Menções honrosas: Que horas ela volta? (2015), Aquarius (2016), Histórias Que Nosso Cinema (Não) Contava (2017), As boas maneiras (2017).
WALTER FRANCO
“O Som ao Redor”: Essa década foi claramente a melhor época para o cinema brasileiro desde a retomada e talvez desde os anos 60. Finalmente se reencontrando enquanto produção e fomentando uma produção voltada para maior diversidade de gêneros e maior consciência social em suas produções. É importante ressaltar o papel da ANCINE para este belo momento do Cinema Brasileiro.

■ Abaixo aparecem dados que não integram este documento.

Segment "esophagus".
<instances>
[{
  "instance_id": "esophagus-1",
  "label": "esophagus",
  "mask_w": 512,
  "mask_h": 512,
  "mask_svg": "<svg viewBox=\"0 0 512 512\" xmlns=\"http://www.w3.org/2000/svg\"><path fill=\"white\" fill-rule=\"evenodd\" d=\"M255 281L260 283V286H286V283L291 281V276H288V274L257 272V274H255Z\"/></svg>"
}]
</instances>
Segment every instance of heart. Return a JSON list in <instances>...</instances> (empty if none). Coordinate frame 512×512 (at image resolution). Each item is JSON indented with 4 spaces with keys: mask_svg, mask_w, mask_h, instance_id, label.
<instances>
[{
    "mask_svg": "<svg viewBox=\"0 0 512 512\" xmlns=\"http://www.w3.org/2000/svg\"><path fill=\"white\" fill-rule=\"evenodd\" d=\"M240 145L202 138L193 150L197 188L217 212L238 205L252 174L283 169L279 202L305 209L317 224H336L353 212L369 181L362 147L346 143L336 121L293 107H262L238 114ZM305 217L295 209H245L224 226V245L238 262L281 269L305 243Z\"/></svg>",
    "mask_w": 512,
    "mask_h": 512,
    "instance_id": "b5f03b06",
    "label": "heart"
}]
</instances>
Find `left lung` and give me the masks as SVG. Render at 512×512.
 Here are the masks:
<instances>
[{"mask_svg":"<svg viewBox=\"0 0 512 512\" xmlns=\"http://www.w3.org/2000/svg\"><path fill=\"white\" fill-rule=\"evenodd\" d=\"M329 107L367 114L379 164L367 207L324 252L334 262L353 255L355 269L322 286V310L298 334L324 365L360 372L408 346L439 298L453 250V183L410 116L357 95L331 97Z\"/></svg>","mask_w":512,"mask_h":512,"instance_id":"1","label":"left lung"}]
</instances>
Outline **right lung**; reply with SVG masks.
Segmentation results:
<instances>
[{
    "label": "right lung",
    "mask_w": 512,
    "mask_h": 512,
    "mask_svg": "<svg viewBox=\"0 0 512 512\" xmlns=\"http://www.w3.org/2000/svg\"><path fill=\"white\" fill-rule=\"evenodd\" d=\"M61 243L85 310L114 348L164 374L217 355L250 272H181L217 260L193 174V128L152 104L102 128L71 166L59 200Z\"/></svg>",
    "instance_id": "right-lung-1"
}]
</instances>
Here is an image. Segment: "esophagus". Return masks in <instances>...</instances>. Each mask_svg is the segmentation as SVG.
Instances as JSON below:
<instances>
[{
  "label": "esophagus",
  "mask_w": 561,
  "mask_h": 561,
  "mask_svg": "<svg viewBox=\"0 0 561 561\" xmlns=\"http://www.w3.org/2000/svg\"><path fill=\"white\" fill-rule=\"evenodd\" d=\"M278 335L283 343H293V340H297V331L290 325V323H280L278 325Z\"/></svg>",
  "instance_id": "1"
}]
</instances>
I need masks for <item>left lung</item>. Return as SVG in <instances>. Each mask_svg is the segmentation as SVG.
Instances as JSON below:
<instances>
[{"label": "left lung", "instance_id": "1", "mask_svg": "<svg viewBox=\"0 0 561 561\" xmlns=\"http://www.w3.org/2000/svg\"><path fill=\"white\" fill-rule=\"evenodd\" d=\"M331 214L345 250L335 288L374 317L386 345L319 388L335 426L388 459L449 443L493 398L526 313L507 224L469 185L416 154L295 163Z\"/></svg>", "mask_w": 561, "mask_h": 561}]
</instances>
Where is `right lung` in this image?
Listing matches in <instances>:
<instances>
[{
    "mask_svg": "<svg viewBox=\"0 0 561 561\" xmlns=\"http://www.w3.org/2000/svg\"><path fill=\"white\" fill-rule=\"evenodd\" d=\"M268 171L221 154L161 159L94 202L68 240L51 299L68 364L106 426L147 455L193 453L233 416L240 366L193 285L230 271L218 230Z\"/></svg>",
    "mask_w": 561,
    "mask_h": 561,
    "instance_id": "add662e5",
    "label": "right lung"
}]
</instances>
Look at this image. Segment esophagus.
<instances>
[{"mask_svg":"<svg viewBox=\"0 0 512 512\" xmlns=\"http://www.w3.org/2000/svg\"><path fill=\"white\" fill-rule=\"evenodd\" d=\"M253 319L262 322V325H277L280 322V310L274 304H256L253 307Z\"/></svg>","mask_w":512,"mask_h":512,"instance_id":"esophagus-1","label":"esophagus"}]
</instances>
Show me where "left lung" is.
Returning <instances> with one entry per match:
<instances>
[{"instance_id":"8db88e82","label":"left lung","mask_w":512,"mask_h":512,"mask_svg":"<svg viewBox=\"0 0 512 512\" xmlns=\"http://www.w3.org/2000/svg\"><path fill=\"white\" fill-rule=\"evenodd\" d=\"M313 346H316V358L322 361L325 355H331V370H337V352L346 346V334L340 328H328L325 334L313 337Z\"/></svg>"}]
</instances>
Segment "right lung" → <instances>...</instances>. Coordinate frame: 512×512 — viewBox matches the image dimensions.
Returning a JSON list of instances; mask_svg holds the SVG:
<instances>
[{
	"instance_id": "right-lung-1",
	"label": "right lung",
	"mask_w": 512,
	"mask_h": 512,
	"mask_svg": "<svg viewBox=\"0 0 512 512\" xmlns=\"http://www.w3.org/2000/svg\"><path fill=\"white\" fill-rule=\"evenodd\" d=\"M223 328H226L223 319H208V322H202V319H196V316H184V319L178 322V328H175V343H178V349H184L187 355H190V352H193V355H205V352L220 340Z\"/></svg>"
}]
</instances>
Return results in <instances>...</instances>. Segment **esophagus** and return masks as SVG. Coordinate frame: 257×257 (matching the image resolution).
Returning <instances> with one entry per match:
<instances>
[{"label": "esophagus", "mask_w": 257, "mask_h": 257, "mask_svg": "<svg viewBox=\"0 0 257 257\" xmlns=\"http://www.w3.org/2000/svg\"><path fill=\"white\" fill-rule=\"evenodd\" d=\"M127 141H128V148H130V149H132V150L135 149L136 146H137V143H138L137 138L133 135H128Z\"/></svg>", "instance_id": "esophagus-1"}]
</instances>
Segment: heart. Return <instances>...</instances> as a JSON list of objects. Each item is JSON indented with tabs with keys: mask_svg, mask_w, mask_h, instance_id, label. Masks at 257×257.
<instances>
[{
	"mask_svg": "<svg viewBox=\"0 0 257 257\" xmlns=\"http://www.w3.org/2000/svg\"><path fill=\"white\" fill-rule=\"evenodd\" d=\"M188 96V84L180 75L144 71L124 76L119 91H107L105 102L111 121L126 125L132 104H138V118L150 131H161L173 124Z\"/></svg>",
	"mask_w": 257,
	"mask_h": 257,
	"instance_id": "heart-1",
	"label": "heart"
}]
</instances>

Dito isso, talvez o filme que melhor represente essa fase seja “O Som ao Redor”. Apesar da escolha óbvia ser por Aquarius, é com seu filme de estreia em longas que Kleber melhor conversa com o público sobre suas ambições artísticas e sobre o peso histórico da sociedade colonial no cotidiano brasileiro.
Menções honrosas: As Boas Maneiras (Juliana Rojas e Marco Dutra), Boi Neon (Gabriel Mascaro), Bixa Travesty (Kiko Goifman, Claudia Priscilla) e Arábia (Affonso Uchoa, João Dumans).